#### Records for processing:
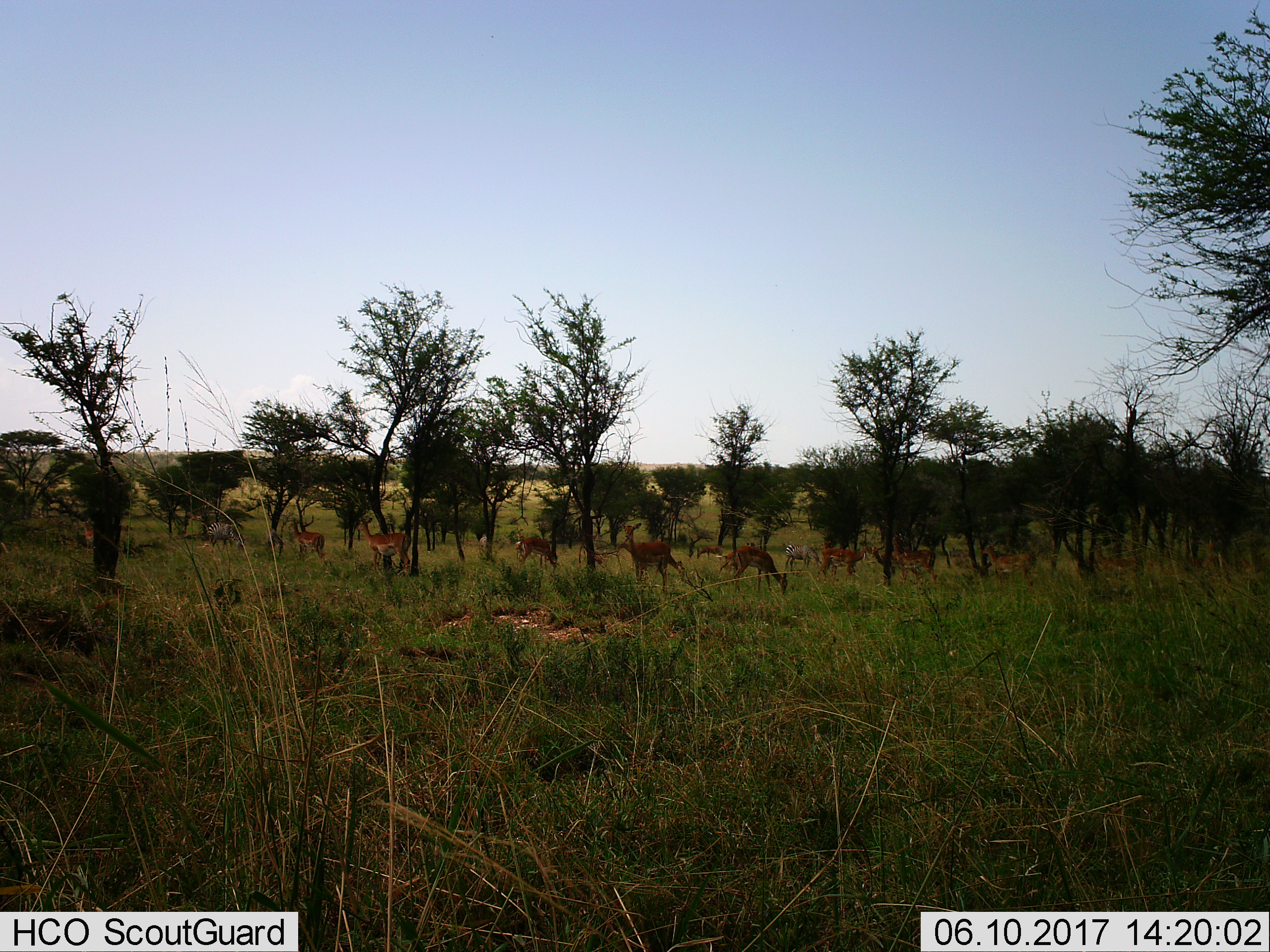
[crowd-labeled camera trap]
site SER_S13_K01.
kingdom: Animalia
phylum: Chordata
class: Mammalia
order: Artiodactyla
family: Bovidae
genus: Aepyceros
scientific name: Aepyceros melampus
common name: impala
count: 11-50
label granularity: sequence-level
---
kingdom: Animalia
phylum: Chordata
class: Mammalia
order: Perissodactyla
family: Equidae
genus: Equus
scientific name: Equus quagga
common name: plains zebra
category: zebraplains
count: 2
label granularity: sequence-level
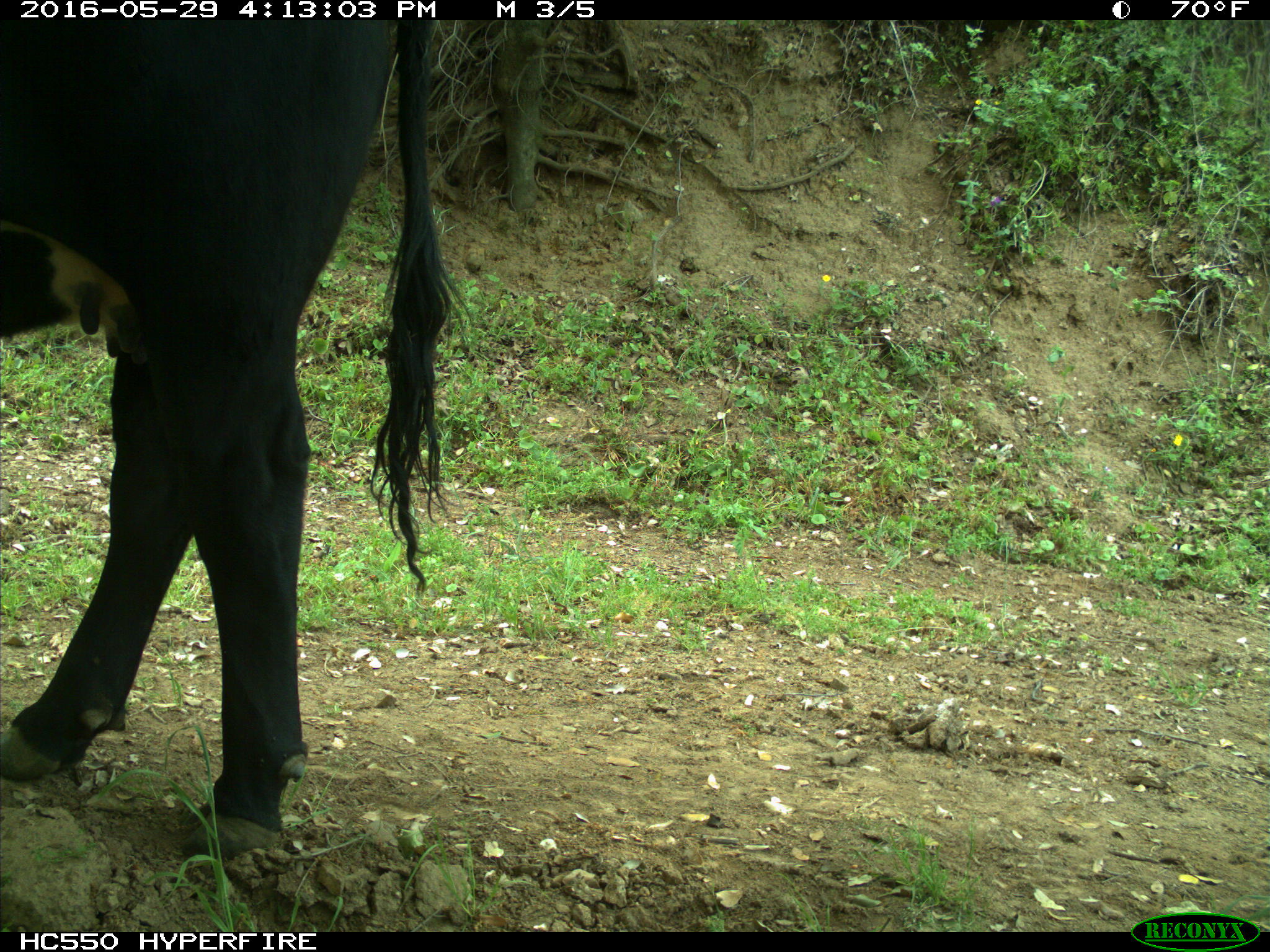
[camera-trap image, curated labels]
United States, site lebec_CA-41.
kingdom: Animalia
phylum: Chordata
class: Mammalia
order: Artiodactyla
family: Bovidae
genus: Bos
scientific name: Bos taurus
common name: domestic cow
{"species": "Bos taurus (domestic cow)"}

#### Task objective:
Could you please repeat the entries above exactly, with every picture left out?

#### Answer:
[crowd-labeled camera trap]
site SER_S13_K01.
kingdom: Animalia
phylum: Chordata
class: Mammalia
order: Artiodactyla
family: Bovidae
genus: Aepyceros
scientific name: Aepyceros melampus
common name: impala
count: 11-50
label granularity: sequence-level
---
kingdom: Animalia
phylum: Chordata
class: Mammalia
order: Perissodactyla
family: Equidae
genus: Equus
scientific name: Equus quagga
common name: plains zebra
category: zebraplains
count: 2
label granularity: sequence-level
[camera-trap image, curated labels]
United States, site lebec_CA-41.
kingdom: Animalia
phylum: Chordata
class: Mammalia
order: Artiodactyla
family: Bovidae
genus: Bos
scientific name: Bos taurus
common name: domestic cow
{"species": "Bos taurus (domestic cow)"}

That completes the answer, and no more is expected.